• [Data for this exercise]
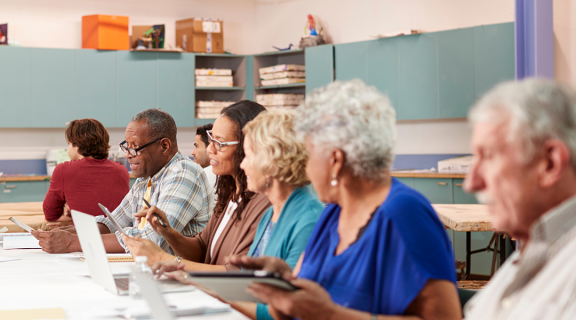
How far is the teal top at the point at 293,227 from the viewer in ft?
5.60

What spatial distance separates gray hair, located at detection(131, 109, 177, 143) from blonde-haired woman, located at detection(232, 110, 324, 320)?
3.50 ft

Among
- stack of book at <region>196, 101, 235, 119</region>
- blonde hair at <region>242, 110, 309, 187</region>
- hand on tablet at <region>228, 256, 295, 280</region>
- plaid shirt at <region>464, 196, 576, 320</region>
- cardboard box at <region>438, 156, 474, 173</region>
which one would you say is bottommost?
hand on tablet at <region>228, 256, 295, 280</region>

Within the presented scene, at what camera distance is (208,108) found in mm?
7098

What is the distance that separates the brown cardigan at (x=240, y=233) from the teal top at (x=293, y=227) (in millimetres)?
230

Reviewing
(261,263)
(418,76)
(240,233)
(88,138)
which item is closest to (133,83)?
(88,138)

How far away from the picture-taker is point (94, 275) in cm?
186

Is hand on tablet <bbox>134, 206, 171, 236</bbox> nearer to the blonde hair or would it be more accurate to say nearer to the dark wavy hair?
the dark wavy hair

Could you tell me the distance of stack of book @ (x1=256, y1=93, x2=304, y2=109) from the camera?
692 cm

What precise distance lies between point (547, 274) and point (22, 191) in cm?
635

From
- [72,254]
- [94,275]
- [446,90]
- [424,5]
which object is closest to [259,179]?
[94,275]

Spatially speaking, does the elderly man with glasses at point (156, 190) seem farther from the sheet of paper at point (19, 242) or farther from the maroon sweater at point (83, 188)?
the maroon sweater at point (83, 188)

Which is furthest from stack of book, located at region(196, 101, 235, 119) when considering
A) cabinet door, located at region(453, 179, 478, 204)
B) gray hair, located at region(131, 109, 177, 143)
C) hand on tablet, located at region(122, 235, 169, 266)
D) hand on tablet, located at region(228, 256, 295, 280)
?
hand on tablet, located at region(228, 256, 295, 280)

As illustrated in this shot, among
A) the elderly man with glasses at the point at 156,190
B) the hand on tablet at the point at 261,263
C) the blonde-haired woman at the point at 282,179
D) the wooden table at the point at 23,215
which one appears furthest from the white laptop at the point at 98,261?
the wooden table at the point at 23,215

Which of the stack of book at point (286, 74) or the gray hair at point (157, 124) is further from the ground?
the stack of book at point (286, 74)
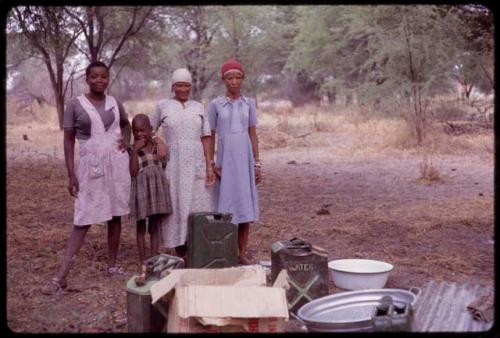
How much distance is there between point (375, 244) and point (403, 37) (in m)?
7.27

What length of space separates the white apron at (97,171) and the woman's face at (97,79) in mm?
103

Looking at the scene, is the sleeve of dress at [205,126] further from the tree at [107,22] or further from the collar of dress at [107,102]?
the tree at [107,22]

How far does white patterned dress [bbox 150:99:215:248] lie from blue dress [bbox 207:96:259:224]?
0.18m

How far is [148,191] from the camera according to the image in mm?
4246

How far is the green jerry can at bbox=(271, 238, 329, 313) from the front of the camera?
12.0ft

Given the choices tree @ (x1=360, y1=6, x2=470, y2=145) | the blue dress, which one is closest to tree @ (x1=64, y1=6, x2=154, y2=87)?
tree @ (x1=360, y1=6, x2=470, y2=145)

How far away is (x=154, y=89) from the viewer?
1671 inches

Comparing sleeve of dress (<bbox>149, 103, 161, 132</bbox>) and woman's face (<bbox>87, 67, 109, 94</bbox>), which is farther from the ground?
woman's face (<bbox>87, 67, 109, 94</bbox>)

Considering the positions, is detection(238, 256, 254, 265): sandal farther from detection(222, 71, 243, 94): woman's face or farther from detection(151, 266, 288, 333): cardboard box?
detection(151, 266, 288, 333): cardboard box

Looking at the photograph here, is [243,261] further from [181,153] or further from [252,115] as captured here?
[252,115]

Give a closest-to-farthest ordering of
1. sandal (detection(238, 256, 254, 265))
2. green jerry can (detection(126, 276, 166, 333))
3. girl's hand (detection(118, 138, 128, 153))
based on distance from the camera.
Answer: green jerry can (detection(126, 276, 166, 333)) → girl's hand (detection(118, 138, 128, 153)) → sandal (detection(238, 256, 254, 265))

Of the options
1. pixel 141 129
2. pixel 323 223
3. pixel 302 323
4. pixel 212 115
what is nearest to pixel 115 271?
pixel 141 129

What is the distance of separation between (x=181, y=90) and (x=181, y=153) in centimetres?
45

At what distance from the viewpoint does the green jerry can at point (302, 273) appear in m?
3.67
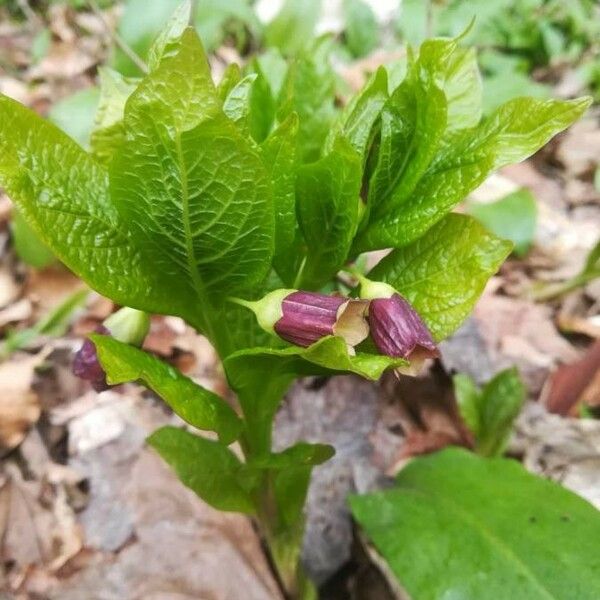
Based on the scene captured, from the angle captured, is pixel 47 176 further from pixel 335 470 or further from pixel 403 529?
pixel 335 470

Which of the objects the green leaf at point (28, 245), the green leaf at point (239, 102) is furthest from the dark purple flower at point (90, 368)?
the green leaf at point (28, 245)

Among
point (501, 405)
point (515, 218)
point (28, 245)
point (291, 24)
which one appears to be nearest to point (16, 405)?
point (28, 245)

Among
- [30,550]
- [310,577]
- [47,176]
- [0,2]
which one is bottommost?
[310,577]

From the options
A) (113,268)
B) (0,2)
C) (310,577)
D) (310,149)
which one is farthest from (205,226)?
(0,2)

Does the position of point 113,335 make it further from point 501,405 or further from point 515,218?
point 515,218

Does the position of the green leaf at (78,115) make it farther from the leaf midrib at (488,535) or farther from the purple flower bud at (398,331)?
the purple flower bud at (398,331)

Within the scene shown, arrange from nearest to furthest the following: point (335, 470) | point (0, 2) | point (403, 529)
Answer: point (403, 529) < point (335, 470) < point (0, 2)

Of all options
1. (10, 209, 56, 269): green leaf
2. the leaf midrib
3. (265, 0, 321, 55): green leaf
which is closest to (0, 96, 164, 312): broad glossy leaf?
the leaf midrib
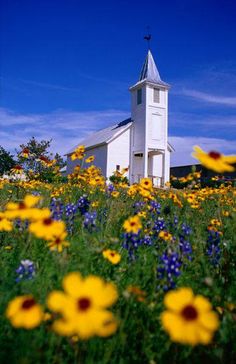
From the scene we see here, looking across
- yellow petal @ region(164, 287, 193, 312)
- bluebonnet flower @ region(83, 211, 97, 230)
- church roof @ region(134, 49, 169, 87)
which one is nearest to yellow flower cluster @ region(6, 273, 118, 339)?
yellow petal @ region(164, 287, 193, 312)

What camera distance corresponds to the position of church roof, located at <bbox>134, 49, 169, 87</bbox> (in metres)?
26.8

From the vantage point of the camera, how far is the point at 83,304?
0.98 metres

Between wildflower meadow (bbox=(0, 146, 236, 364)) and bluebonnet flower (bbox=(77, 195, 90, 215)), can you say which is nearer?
wildflower meadow (bbox=(0, 146, 236, 364))

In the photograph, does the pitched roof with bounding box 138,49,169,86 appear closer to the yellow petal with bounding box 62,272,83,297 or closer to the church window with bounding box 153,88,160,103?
the church window with bounding box 153,88,160,103

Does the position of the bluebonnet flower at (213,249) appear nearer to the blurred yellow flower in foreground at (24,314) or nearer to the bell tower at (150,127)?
the blurred yellow flower in foreground at (24,314)

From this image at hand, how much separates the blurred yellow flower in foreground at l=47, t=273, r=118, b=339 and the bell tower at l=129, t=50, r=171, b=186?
24.5 m

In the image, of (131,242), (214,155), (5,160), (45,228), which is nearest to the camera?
(45,228)

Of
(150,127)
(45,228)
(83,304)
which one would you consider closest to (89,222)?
(45,228)

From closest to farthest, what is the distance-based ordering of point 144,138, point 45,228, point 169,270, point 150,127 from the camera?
1. point 45,228
2. point 169,270
3. point 144,138
4. point 150,127

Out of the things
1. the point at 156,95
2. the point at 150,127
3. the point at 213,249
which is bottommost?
the point at 213,249

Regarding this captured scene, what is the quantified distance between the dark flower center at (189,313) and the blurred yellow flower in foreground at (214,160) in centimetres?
67

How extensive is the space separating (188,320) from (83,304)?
32 centimetres

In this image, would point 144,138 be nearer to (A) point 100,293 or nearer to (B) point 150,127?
(B) point 150,127

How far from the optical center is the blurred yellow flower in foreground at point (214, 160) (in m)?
1.47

• [Description of the task] Copy the listing above word for word, leaving out the pictures.

• [Solution to this exercise]
How far is the teal top at the point at 293,227 from the viewer in ft?
5.60

What spatial distance separates gray hair, located at detection(131, 109, 177, 143) from blonde-haired woman, located at detection(232, 110, 324, 320)?
3.50 ft

Among
- stack of book at <region>196, 101, 235, 119</region>
- blonde hair at <region>242, 110, 309, 187</region>
- hand on tablet at <region>228, 256, 295, 280</region>
- plaid shirt at <region>464, 196, 576, 320</region>
- cardboard box at <region>438, 156, 474, 173</region>
which one would you say is bottommost?
hand on tablet at <region>228, 256, 295, 280</region>

Within the presented scene, at what camera distance is (208,108) found in mm?
7098

What is the distance that separates the brown cardigan at (x=240, y=233) from the teal top at (x=293, y=227) (in millimetres)?
230

Reviewing
(261,263)
(418,76)
(240,233)
(88,138)
which item is closest to (133,83)?
(88,138)

How far away from the picture-taker is point (94, 275) in cm?
186

Is hand on tablet <bbox>134, 206, 171, 236</bbox> nearer to the blonde hair or would it be more accurate to say nearer to the dark wavy hair?
the dark wavy hair

Could you tell me the distance of stack of book @ (x1=256, y1=93, x2=304, y2=109) from the camera?
692 cm

What precise distance lies between point (547, 274) and point (22, 191) in cm?
635

From
- [72,254]
- [94,275]
- [446,90]
- [424,5]
which object is closest to [259,179]?
[94,275]

Spatially speaking, does the elderly man with glasses at point (156, 190) seem farther from the sheet of paper at point (19, 242) or farther from the maroon sweater at point (83, 188)?
the maroon sweater at point (83, 188)

Which is furthest from stack of book, located at region(196, 101, 235, 119) when considering
A) cabinet door, located at region(453, 179, 478, 204)
B) gray hair, located at region(131, 109, 177, 143)
C) hand on tablet, located at region(122, 235, 169, 266)
D) hand on tablet, located at region(228, 256, 295, 280)
?
hand on tablet, located at region(228, 256, 295, 280)

As illustrated in this shot, among
A) the elderly man with glasses at the point at 156,190
B) the hand on tablet at the point at 261,263
C) the blonde-haired woman at the point at 282,179
D) the wooden table at the point at 23,215
which one appears furthest from the white laptop at the point at 98,261?
the wooden table at the point at 23,215

Which of the stack of book at point (286, 74) or the gray hair at point (157, 124) is further from the ground?
the stack of book at point (286, 74)
How much distance is there between point (375, 244) and point (403, 37) (in m)?
7.27

What length of space separates the white apron at (97,171) and the woman's face at (97,79) in mm?
103

Looking at the scene, is the sleeve of dress at [205,126] further from the tree at [107,22] or further from the collar of dress at [107,102]?
the tree at [107,22]

How far does white patterned dress [bbox 150:99:215:248] lie from blue dress [bbox 207:96:259:224]?
0.18m

How far is [148,191] from the camera according to the image in mm?
4246

How far is the green jerry can at bbox=(271, 238, 329, 313) from the front of the camera?
12.0ft

Given the choices tree @ (x1=360, y1=6, x2=470, y2=145) | the blue dress, which one is closest to tree @ (x1=64, y1=6, x2=154, y2=87)?
tree @ (x1=360, y1=6, x2=470, y2=145)

How far away is (x=154, y=89) from the viewer?
1671 inches

Comparing sleeve of dress (<bbox>149, 103, 161, 132</bbox>) and woman's face (<bbox>87, 67, 109, 94</bbox>), which is farther from the ground?
woman's face (<bbox>87, 67, 109, 94</bbox>)

Considering the positions, is detection(238, 256, 254, 265): sandal farther from detection(222, 71, 243, 94): woman's face or farther from detection(151, 266, 288, 333): cardboard box?
detection(151, 266, 288, 333): cardboard box

Looking at the photograph here, is [243,261] further from [181,153] or further from [252,115] as captured here?
[252,115]

Give a closest-to-farthest ordering of
1. sandal (detection(238, 256, 254, 265))
2. green jerry can (detection(126, 276, 166, 333))
3. girl's hand (detection(118, 138, 128, 153))
based on distance from the camera.
Answer: green jerry can (detection(126, 276, 166, 333)) → girl's hand (detection(118, 138, 128, 153)) → sandal (detection(238, 256, 254, 265))

Of the options
1. pixel 141 129
2. pixel 323 223
3. pixel 302 323
4. pixel 212 115
what is nearest to pixel 115 271?
pixel 141 129

What is the distance of separation between (x=181, y=90) and (x=181, y=153) in centimetres?
45

At what distance from the viewpoint does the green jerry can at point (302, 273) appear in m?
3.67
Based on the scene captured, from the angle captured, is pixel 47 176 further from pixel 335 470 or further from pixel 403 529?
pixel 335 470

Which of the objects the green leaf at point (28, 245), the green leaf at point (239, 102) is furthest from the dark purple flower at point (90, 368)?
the green leaf at point (28, 245)

Among
point (501, 405)
point (515, 218)
point (28, 245)
point (291, 24)
which one appears to be nearest to point (16, 405)?
point (28, 245)

Among
- [30,550]
- [310,577]
- [47,176]
- [0,2]
which one is bottommost?
[310,577]

From the options
A) (113,268)
B) (0,2)
C) (310,577)
D) (310,149)
which one is farthest from (205,226)?
(0,2)

Does the position of point 113,335 make it further from point 501,405 or further from point 515,218?
point 515,218

Does the position of the green leaf at (78,115) make it farther from the leaf midrib at (488,535) or farther from the purple flower bud at (398,331)?
the purple flower bud at (398,331)

Within the scene shown, arrange from nearest to furthest the following: point (335, 470) | point (0, 2) | point (403, 529)
Answer: point (403, 529) < point (335, 470) < point (0, 2)

Of all options
1. (10, 209, 56, 269): green leaf
2. the leaf midrib
3. (265, 0, 321, 55): green leaf
which is closest to (0, 96, 164, 312): broad glossy leaf?
the leaf midrib
From the scene we see here, looking across
- yellow petal @ region(164, 287, 193, 312)
- bluebonnet flower @ region(83, 211, 97, 230)
- church roof @ region(134, 49, 169, 87)
which one is nearest to yellow flower cluster @ region(6, 273, 118, 339)?
yellow petal @ region(164, 287, 193, 312)

What camera distance corresponds to the position of church roof, located at <bbox>134, 49, 169, 87</bbox> (in metres)?
26.8

From the vantage point of the camera, how far is the point at 83,304?
0.98 metres

Between wildflower meadow (bbox=(0, 146, 236, 364)) and bluebonnet flower (bbox=(77, 195, 90, 215)), can you say which is nearer?
wildflower meadow (bbox=(0, 146, 236, 364))

In the photograph, does the pitched roof with bounding box 138,49,169,86 appear closer to the yellow petal with bounding box 62,272,83,297 or closer to the church window with bounding box 153,88,160,103?
the church window with bounding box 153,88,160,103

Does the position of the bluebonnet flower at (213,249) appear nearer to the blurred yellow flower in foreground at (24,314) or nearer to the bell tower at (150,127)?
the blurred yellow flower in foreground at (24,314)

From this image at hand, how much separates the blurred yellow flower in foreground at l=47, t=273, r=118, b=339 and the bell tower at l=129, t=50, r=171, b=186?
24.5 m

In the image, of (131,242), (214,155), (5,160), (45,228), which is nearest to the camera?
(45,228)

Of
(150,127)
(45,228)
(83,304)
which one would you consider closest to (89,222)?
(45,228)

From closest to farthest, what is the distance-based ordering of point 144,138, point 45,228, point 169,270, point 150,127 from the camera?
1. point 45,228
2. point 169,270
3. point 144,138
4. point 150,127

Out of the things
1. the point at 156,95
2. the point at 150,127
3. the point at 213,249
which is bottommost?
the point at 213,249

Regarding this captured scene, what is the quantified distance between the dark flower center at (189,313) and the blurred yellow flower in foreground at (214,160) in centimetres?
67

How extensive is the space separating (188,320) from (83,304)?
32 centimetres

In this image, would point 144,138 be nearer to (A) point 100,293 or nearer to (B) point 150,127?
(B) point 150,127

How far from the optical center is the blurred yellow flower in foreground at point (214, 160) (in m)?
1.47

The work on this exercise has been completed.